Que disent ces lois ? Elles instaurent des outils permettant de planifier l’évolution démographique de façon responsable et durable. La planification, telle est la clé du succès.
3 – PDP, PDF, PLOD: trois outils essentiels de la régulation démographique
Ainsi, est instauré le « Permis De Procréer », le PDP, qui, pour des raisons évidentes, s’adresse aux femmes de 18 à 50 ans. Afin d’éviter le développement anarchique des naissances, toute femme désireuse d’enfanter devra désormais déposer une demande de permis de procréer (PDP) en bonne et due forme auprès de sa mairie, demande dont le délai d’instruction sera de deux mois, sous réserve que le dossier remis en trois exemplaires soit complet.
Mais, pour que ce permis ne soit pas attribué trop systématiquement, ou qu’au contraire il ne soit pas objet de délivrance dans des conditions arbitraires, toute commune devra mettre en œuvre, par une procédure participative, un « Plan Local d’Orientation Démographique », ou PLOD. Le PLOD déterminera, à partir des données issues du recensement périodique des autorités, quelles seront les femmes « fécondables », et lesquelles ne le seront pas. Il s’agit de sélectionner celles qui, de par l’emplacement de leur habitation, ou de leur lieu de travail, ou encore de leur allégeance aux modes de vie ayant obtenu le label de citoyenneté écologique délivré par l’ADIME (Agence pour la Démographie Institutionnellement Maîtrisée et Écologique), réuniront les critères assurant que leur procréation minimisera les externalités négatives pour la planète.
Naturellement, par souci d’équité, les hommes devront également obtenir un « Permis de Féconder », le PDF, qui, de la même façon, permettra de sélectionner les mâles dont les modes de vie assureront à la progéniture un impact écologique minimal.
4 – De nouveaux sigles à maîtriser… pour maîtriser l’étalement démographique !
Naturellement, il faudra veiller à ce que les femmes classées « Corps Fécondable » (COF) soient mariées, ou du moins accouplées aux hommes classés « Procréateurs Durables », appellation vite modifiée et remplacée par « Procréateurs Certifiés » (PC) pour de vagues raisons d’initiales qui passeraient plus ou moins bien sous leur forme abrégée. Pour cela, l’autorité municipale célébrant les unions aura toute autorité pour délivrer un « permis d’union » (PDU). Les femmes qui ne pourront pas procréer seront quant à elles classées « COrps Non Fécondable » ou CONF. Les mineures, bien que physiquement fécondables, seront classées CONF par défaut, et ne pourront devenir COF que lorsque l’administration se sera assurée de leur maturité éco-citoyenne lors d’un examen ad hoc. L’obtention de l’examen permettra aux femmes d’être placées sur une « Liste d’Attente des Corps Fécondables » (LACOF), et seront classées COF en fonction des orientations du PLOD. Simple, non ?

================================

Exercices à faire =>
**A)** Répondez à ces questions d'après le texte :
(i) Quel est le délai d'instruction d'une demande de permis de procréer ?
(ii) Que signifie le sigle ADIME ?
(iii) Comment les mineures sont-elles classées par défaut ?
**B)** Transcrivez à l'identique le passage du texte qui commence par « Mais, pour que » et se poursuit jusqu'à « pour la planète. ».
Les enregistrements n'ont aucun rapport avec le texte.

================================

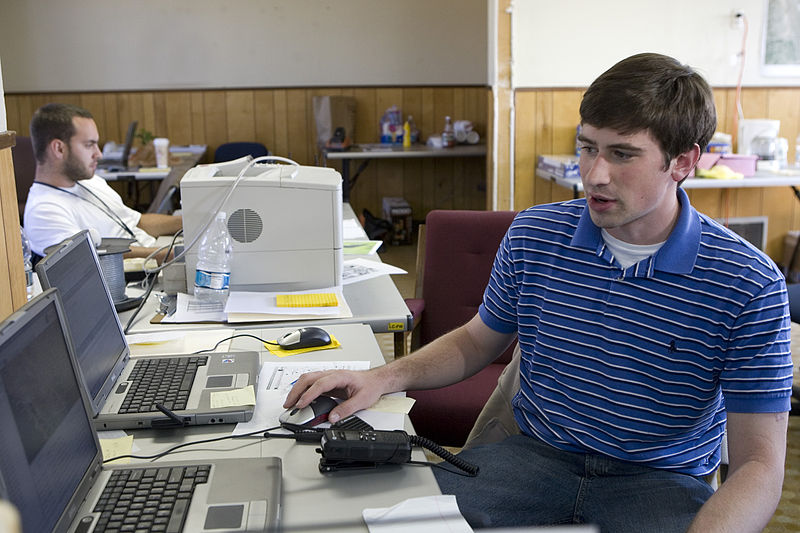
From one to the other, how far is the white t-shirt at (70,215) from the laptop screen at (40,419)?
180 cm

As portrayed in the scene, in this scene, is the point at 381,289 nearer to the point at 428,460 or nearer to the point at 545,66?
the point at 428,460

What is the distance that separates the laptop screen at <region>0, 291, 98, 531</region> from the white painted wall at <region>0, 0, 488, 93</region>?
20.1ft

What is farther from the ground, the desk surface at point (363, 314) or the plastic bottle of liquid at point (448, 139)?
the plastic bottle of liquid at point (448, 139)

================================

Liste des corrigés =>
**A)**
(i) Deux mois, sous réserve que le dossier remis en trois exemplaires soit complet.
(ii) Agence pour la Démographie Institutionnellement Maîtrisée et Écologique.
(iii) Elles sont classées CONF (« COrps Non Fécondable »).

**B)**
Mais, pour que ce permis ne soit pas attribué trop systématiquement, ou qu’au contraire il ne soit pas objet de délivrance dans des conditions arbitraires, toute commune devra mettre en œuvre, par une procédure participative, un « Plan Local d’Orientation Démographique », ou PLOD. Le PLOD déterminera, à partir des données issues du recensement périodique des autorités, quelles seront les femmes « fécondables », et lesquelles ne le seront pas. Il s’agit de sélectionner celles qui, de par l’emplacement de leur habitation, ou de leur lieu de travail, ou encore de leur allégeance aux modes de vie ayant obtenu le label de citoyenneté écologique délivré par l’ADIME (Agence pour la Démographie Institutionnellement Maîtrisée et Écologique), réuniront les critères assurant que leur procréation minimisera les externalités négatives pour la planète.